Rund 100 Vertreter und Vertreterinnen entwicklungspolitischer und humanitärer Organisationen, darunter auch ASBÖ und GEZA, protestierten am Freitag vor dem Parlament gegen Kürzungen der staatlichen Entwicklungshilfe. „Die Bundesregierung konsolidiert das Budget auf Kosten der ärmsten Menschen. Wir fordern als ersten Schritt einen sofortigen Kürzungsstopp. Weiters müssen die Mittel für Entwicklungshilfe und für den Auslandskatastrophenfonds erhöht werden“, erklärt Ruth Picker, Geschäftsführerin des entwicklungspolitischen und humanitären Dachverbandes AG Globale Verantwortung.

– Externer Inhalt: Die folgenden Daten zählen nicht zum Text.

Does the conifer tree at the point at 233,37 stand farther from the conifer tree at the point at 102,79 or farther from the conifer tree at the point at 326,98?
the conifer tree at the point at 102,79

„Bislang war es der Bundesregierung offensichtlich wurscht, dass Österreich sich schleichend aus der Entwicklungspolitik verabschiedet und Menschen in Not im Stich lässt. Wir laden daher heute die Nationalratsabgeordneten ein, mit uns in Dialog zu treten und beim Budgetbeschluss im November für einen Kürzungsstopp zu stimmen“, erklärt Picker. Die Einladungen an alle 183 Abgeordnete wurden heute von einer prominent besetzten Delegation an Nationalratspräsidentin Barbara Prammer übergeben. Frau Prammer zeigte großes Verständnis für das Thema und betonte die Wichtigkeit der Entwicklungszusammenarbeit.

Mit einem Beitrag von 0.27% des BNE insgesamt für Entwicklungszusammenarbeit und Humanitäre Hilfe zählt Österreich bereits jetzt zu den Schlusslichtern Europas. Der Anteil für bilaterale Hilfsprojekte macht gerade einmal 10% davon aus. „Und hier wird weiter gespart, bis 2014 wird das Budget dafür um ein Drittel gekürzt. Die bilaterale Entwicklungshilfe schultert damit 2/3 der Einsparungen im Außenministerium“, so Picker. Standen 2010 noch 85 Millionen Euro zur Verfügung, werden es 2014 nur noch 53 Millionen sein. „Wir fordern daher die Erhöhung der bilateralen Entwicklungshilfe auf 200 Mio. Weiters muss das Budget für beide Bereiche – bilaterale Entwicklungshilfe und auch Humanitäre Hilfe – gesetzlich verankert sein. Nur so kann Österreich in der Zukunft ein zuverlässiger Partner für Menschen in Not sein“, betont Picker.

Am Nachmittag empfing Bundespräsident Heinz Fischer eine weitere Abordnung der entwicklungspolitischen und humanitären Organisationen zum Gespräch.